We Americans wholeheartedly embraced Gorbachev, we embraced the selling off of their governmental institutions. We turned a blind eye to the rise of the mafia. We thought little what it must be like to have our own children speaking in a foreign language and our daughters and sons making far more money than the parents. We never understood just how threatening the idea of American evangelists preaching a cacophony of religions at the expense of the Russian Orthodox Church. The long subtitle of my work sums up my feeling: “An Eyewitness Account of how the Export of Freedoms Produced the Russia of Today.”

Another character in the book is well, myself. Through the main character, Olga, I came to understand far better what it means to be an American, and to be Jewish. With the help of Olga and her own understanding of being partly Jewish, I journeyed full circle, back to my grandparents to realize how unique is our own country and my own family’s journey. But also that it is not always possible to export our own values to other lands and expect acceptance.

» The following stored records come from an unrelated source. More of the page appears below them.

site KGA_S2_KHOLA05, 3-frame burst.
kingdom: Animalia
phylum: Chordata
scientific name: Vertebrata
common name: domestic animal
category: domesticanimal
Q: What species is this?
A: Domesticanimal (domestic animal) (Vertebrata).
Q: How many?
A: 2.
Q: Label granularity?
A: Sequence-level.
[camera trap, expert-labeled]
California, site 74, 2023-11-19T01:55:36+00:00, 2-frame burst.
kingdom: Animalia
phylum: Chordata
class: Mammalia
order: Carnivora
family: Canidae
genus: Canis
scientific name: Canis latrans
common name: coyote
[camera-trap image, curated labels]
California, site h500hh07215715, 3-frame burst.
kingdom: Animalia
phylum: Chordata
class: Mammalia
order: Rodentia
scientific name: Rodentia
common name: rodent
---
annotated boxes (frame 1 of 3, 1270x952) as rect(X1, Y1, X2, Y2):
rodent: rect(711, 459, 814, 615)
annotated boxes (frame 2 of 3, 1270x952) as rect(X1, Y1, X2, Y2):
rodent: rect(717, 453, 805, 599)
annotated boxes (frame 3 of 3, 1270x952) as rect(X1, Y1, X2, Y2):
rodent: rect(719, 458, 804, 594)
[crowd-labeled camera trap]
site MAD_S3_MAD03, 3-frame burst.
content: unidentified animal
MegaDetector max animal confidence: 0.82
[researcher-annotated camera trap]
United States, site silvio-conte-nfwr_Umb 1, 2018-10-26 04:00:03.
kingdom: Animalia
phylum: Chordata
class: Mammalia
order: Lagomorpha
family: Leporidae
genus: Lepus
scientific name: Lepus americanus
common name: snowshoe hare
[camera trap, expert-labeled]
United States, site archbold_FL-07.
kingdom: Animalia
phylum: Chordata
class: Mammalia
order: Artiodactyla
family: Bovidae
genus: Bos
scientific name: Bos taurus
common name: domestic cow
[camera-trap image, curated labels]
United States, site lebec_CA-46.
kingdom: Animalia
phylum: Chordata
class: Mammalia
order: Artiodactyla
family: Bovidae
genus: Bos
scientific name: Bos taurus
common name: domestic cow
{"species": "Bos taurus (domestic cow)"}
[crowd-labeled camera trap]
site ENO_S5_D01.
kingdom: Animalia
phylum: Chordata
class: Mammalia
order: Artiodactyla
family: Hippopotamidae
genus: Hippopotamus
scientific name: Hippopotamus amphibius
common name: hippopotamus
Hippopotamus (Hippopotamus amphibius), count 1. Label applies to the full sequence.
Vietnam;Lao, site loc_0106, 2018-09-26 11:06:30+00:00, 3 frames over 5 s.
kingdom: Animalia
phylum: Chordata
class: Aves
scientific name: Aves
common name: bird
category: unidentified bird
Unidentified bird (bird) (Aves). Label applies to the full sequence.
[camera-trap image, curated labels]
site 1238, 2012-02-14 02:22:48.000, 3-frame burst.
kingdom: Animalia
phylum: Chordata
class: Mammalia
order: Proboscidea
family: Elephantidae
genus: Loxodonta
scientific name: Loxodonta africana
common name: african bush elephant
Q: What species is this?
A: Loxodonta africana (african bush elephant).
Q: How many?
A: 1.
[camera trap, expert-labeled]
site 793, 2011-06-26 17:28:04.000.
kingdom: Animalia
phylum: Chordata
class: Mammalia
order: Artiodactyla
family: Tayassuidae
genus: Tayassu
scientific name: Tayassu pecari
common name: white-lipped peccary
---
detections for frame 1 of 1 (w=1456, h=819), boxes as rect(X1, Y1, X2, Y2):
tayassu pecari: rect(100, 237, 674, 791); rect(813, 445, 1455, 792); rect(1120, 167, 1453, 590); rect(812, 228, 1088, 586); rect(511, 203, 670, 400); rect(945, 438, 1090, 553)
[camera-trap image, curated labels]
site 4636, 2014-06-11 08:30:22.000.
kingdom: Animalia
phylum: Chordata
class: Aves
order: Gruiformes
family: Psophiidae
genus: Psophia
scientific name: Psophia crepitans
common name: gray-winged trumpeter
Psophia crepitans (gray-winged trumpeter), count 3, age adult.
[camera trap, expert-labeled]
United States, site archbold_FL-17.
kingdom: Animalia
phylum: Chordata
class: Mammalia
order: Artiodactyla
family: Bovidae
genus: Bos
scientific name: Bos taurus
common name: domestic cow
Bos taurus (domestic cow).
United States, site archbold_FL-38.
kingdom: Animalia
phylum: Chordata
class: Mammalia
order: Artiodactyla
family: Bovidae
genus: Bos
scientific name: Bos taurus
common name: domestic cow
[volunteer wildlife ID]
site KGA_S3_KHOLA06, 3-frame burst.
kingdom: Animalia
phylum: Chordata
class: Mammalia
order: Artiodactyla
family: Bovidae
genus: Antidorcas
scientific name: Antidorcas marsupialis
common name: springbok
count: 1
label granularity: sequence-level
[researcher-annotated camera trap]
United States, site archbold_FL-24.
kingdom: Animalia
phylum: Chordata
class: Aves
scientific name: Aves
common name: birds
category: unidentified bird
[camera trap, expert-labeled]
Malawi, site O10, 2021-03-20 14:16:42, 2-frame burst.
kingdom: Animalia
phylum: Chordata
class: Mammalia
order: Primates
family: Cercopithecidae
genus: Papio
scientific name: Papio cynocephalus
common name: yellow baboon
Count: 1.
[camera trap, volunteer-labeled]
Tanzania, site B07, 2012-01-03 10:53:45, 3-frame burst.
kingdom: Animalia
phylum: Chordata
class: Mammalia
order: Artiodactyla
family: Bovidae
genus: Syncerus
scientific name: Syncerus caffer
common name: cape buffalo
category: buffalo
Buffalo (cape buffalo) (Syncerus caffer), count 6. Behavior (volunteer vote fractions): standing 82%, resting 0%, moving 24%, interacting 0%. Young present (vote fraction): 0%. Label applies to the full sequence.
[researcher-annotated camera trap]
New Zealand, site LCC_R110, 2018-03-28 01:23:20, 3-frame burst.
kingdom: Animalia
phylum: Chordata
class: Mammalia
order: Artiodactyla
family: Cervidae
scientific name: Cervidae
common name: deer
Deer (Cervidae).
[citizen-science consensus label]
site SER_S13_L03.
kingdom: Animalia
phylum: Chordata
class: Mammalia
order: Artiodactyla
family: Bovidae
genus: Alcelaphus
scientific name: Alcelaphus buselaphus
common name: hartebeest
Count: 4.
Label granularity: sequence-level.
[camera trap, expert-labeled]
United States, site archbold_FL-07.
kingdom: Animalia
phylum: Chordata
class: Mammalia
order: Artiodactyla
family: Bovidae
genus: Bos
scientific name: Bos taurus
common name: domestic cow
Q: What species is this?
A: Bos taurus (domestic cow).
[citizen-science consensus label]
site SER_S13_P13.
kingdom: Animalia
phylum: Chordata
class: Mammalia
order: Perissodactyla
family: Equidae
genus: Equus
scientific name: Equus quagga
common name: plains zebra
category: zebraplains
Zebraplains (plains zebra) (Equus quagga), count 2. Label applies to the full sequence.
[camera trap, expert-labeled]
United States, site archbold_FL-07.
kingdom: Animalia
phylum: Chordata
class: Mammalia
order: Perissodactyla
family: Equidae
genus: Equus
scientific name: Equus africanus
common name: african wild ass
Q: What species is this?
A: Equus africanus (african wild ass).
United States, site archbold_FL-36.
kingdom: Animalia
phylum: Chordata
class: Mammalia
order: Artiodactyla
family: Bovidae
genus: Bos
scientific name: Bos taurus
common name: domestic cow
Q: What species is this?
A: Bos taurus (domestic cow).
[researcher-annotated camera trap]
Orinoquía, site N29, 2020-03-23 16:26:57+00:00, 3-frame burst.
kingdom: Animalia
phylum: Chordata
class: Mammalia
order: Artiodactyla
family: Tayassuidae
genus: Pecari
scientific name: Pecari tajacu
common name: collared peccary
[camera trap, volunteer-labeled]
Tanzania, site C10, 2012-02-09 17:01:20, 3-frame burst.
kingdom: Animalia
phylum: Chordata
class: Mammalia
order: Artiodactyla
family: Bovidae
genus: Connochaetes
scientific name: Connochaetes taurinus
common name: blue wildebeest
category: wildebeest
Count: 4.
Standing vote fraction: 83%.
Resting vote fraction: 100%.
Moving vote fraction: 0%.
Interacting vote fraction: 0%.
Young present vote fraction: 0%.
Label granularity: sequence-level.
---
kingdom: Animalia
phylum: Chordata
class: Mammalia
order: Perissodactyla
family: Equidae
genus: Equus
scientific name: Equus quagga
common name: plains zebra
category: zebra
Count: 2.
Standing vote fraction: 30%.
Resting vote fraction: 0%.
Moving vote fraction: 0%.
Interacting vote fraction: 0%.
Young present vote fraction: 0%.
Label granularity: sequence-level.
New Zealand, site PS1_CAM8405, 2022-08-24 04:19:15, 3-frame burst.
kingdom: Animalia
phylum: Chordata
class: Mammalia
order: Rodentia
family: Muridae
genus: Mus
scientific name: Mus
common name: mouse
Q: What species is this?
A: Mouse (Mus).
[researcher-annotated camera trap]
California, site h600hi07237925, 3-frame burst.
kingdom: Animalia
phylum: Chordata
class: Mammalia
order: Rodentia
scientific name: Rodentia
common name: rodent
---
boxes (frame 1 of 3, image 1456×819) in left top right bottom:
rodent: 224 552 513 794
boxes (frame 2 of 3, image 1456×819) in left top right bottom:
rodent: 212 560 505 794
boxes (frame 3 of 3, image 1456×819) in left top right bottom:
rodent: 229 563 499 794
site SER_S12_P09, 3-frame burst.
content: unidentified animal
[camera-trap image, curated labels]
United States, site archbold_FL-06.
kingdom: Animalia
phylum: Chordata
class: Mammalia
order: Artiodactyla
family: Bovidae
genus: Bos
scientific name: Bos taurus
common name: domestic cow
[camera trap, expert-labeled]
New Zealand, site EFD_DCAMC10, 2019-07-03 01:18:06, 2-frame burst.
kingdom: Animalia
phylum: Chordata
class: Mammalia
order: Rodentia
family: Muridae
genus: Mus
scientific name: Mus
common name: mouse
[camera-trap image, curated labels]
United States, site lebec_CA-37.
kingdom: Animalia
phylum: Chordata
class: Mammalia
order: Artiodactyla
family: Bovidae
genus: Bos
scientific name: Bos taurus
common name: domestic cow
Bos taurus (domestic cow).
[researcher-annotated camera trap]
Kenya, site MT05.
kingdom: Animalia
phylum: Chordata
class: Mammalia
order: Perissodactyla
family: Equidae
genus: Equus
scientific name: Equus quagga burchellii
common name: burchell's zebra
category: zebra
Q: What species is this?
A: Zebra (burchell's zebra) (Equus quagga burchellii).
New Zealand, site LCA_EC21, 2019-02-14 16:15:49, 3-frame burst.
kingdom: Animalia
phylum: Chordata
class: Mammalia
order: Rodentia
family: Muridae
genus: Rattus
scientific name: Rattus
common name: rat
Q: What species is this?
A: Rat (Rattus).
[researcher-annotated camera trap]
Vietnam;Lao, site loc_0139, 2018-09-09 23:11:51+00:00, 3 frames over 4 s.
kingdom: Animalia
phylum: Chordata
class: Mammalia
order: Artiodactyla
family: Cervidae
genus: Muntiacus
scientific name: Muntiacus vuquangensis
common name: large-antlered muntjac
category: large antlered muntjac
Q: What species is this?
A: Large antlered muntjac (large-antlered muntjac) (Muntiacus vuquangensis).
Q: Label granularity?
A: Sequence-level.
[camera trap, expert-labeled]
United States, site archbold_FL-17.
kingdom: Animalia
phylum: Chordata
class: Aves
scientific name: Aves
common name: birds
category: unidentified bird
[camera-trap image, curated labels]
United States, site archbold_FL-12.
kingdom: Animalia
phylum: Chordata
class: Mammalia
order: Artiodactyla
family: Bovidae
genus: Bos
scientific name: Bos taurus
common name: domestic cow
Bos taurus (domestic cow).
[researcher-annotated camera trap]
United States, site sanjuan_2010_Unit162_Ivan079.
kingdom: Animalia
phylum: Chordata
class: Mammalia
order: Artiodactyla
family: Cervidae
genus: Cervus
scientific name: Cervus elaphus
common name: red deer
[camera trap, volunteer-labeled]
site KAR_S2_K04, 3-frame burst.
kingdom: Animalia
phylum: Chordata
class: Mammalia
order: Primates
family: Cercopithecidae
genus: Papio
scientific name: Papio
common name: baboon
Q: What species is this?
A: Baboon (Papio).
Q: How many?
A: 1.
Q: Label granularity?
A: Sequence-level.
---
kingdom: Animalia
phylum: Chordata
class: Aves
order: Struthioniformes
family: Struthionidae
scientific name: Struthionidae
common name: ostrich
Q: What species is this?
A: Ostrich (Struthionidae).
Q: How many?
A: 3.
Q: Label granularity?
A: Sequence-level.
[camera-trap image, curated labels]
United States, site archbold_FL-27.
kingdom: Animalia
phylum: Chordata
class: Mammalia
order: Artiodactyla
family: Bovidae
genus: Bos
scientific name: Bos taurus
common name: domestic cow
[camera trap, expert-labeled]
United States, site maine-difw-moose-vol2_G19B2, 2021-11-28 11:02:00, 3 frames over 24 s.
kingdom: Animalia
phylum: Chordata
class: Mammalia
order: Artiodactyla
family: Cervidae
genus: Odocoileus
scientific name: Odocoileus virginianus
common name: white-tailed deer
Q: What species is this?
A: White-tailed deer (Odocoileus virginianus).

Whether in the Russia of the 1990s or Iraq and Afghanistan a decade later. And sometimes, just sometimes, the most wonderful of decisions is to stay in your own homeland, with your own family, rather than start again somewhere unknown. A decision that Olga finally made.

By 1992 each of the women was rejecting America’s remaking of their society in our own image. Their dreams slipped away in the reality of scarce foods and myriad alien choices. My friends mirrored many in Russia.

Putin is clearly understood by Russians, whether they support him or do not. But for Americans, his popularity is often misunderstood. I hope my memoir of my own experiences and journey helps explain one part of the puzzle of just how the Russia of today came about.